Fireflies luty womai strona Gosia

Should disabled people work at all?

Should disabled people work at all? The answer in the words of a blind man... Paweł Król

You are young, healthy and on the threshold of your career, the whole labour market is waiting for your hard-won competences. Or maybe you have been working for a long time and hold an important position.

Wherever you work, you don't need special magnifying glasses, enlarged print, talking programmes, wheelchair ramps to be able to work or get to your workplace.

But there are people for whom all these things and many more are essential. If it were not for the development of technology, if it were not for a change in mentality, the potential of most of them would still persist, dormant within the four walls of oblivion of their homes or even care centres of various kinds.

Fortunately, I am one of those people who have a job and with their daily, strenuous efforts contribute to the growth of our beautiful country. But just think how much untapped enthusiasm is wasted because of all kinds of barriers.

My company, WOMAI, which employs several blind and visually impaired people, is taking part in an unusual project. This project is called Fireflies. It is an initiative aimed not only at creating jobs for the disabled, but also at adapting jobs and treating us with kindness and professionalism.

Even if a blind person manages to get some employment, if our workplace is well adapted, there is still the question of the right attitude towards this type of employee. How to behave? Handle us with everything? Or, on the contrary, toughen us up in nothing?

The answer to this question and many others can easily be found by taking part in the Fireflies project. Personally, I am very happy to be part of this much-needed initiative. I believe, as do the managers of WOMAI and many other companies that employ people with disabilities, that work is important: it gives a sense of resourcefulness in life, of usefulness, for one's country and one's family, and it is an indispensable part of rehabilitation for some.

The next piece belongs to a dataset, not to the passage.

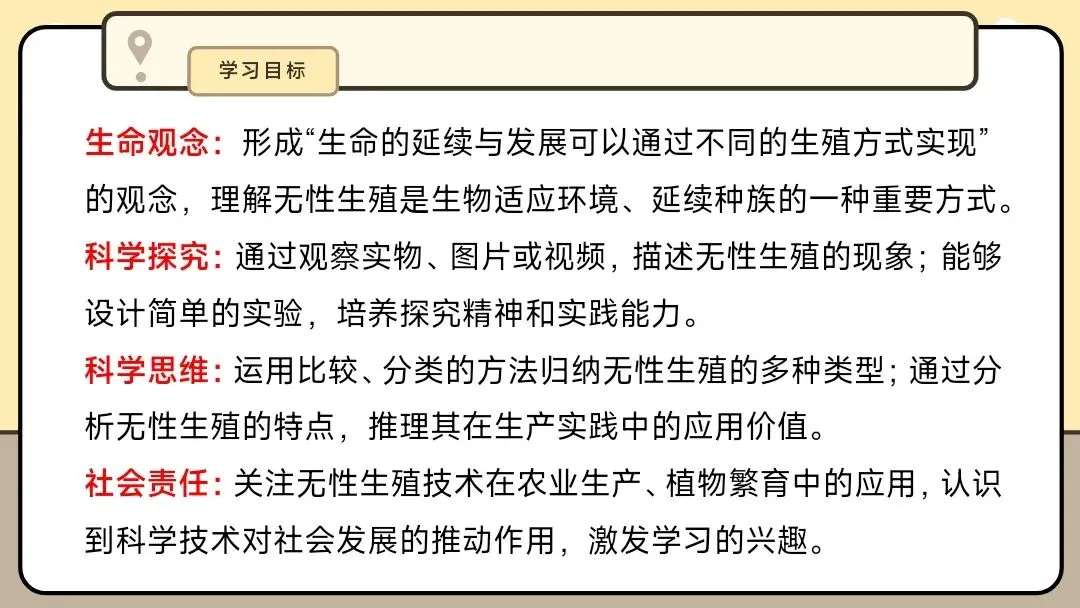 学习目标

生命观念：形成“生命的延续与发展可以通过不同的生殖方式实现”的观念，理解无性生殖是生物适应环境、延续种族的一种重要方式。

科学探究：通过观察实物、图片或视频，描述无性生殖的现象；能够设计简单的实验，培养探究精神和实践能力。

科学思维：运用比较、分类的方法归纳无性生殖的多种类型；通过分析无性生殖的特点，推理其在生产实践中的应用价值。

社会责任：关注无性生殖技术在农业生产、植物繁育中的应用，认识到科学技术对社会发展的推动作用，激发学习的兴趣。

If you question the validity of such inventions, just think of the fact that although today you are perfectly healthy, you don't have to think about computers with a talking program, or a ramp being the only way to get into the building that is your workplace, it is unfortunately possible that this will not always be the case.

And if you were disabled as a result of an illness or an accident, would you want to be confined within four walls for the rest of your life, being a burden on your family?

Fortunately, awareness of this issue is growing. One example of promoting good habits is an event that took place on 15 February at the WOMA Centre. A group of participants in the #WłączUważność Fireflies mentoring programme took part in a journey into the world of the blind. A tour of the exhibition 'towards the dark' was followed by a lecture led by Jack Piotrowski, a blind man and his guide dog. Inspired by the unusual visitor and the idea of a place like WOMAI, the participants learned how to implement diversity into companies and organisations.